Your readers should know what they are signing up for. An ESP (Email Service Provider) will do a great job deploying your email blasts. Email Service Providers help you create designed emails, view performance records, manage unsubscribe requests, and your address list. An ESP also offers you a collection of prebuilt templates making it possible for you to design emails without having coding skills. Almost half of your subscribers open their email on a mobile device.
Consider your email audience while designing or selecting an email template. Most ESPs indicate whether a template is mobile friendly or not. Do not make an email 100% about selling your product. It is a great opportunity to create a relationship with your audience and promote your brand. Balance promotional and informative content for you to have a trusting and loyal subscriber base. Have test accounts with the most popular email clients (Outlook, AOL, Gmail, and Yahoo) to see how your email appears to different readers. Send a copy to each of your “testing addresses” before you send it to your audience. Email ending up in spam instead of inbox is a common problem. Subscribe to your newsletter using several email platforms with a testing email or your personal email.

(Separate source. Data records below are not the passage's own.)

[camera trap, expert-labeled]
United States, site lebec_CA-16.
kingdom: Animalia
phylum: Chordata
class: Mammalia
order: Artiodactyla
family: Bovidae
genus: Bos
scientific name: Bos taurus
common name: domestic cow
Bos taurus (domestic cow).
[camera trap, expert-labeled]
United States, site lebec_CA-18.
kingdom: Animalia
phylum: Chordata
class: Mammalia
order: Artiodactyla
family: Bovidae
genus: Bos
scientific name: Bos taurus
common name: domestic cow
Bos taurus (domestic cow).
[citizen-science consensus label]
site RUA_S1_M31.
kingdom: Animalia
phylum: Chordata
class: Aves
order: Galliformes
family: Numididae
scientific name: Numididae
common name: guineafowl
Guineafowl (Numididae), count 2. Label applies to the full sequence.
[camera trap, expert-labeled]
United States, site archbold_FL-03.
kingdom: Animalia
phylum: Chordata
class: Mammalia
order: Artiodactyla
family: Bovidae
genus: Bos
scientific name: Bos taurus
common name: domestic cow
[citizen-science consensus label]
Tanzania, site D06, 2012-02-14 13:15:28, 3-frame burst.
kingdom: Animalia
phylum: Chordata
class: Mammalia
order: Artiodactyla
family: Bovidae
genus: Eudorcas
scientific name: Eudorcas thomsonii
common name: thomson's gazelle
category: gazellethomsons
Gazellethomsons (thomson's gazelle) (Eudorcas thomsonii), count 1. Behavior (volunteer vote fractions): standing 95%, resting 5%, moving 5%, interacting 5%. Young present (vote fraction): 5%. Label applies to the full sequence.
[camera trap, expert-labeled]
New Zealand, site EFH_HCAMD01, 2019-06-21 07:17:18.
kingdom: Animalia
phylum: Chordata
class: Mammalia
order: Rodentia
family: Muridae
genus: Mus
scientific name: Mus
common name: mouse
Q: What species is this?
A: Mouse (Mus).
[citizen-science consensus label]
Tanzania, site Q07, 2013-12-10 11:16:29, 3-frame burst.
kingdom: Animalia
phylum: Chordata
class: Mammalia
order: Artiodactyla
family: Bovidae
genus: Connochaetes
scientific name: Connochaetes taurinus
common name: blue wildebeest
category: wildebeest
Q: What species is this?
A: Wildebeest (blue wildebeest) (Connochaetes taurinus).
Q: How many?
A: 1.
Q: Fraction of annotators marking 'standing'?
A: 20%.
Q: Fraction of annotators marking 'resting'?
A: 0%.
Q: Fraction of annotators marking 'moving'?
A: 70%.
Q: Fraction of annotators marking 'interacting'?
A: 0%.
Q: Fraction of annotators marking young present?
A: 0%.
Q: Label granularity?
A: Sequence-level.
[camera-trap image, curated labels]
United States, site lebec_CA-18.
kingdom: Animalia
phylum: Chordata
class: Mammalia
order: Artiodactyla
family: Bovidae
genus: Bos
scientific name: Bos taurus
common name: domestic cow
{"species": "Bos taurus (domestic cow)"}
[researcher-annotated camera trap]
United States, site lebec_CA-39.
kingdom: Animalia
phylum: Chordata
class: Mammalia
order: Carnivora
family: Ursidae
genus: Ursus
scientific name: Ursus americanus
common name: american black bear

After sending an email, check your inbox, and if they land in the spam folder almost every time, you have a problem and you should contact your ESP. What time should you send your email? Should your name be in the subject line? You can only know the answers by experimenting because every subscriber base is different. Know what the law requires of you and adhere to it. For US citizens, there is the CAN-SPAM Act that governs sending out emails. Be consistent to keep the readers engaged and maintain a healthy relationship with them.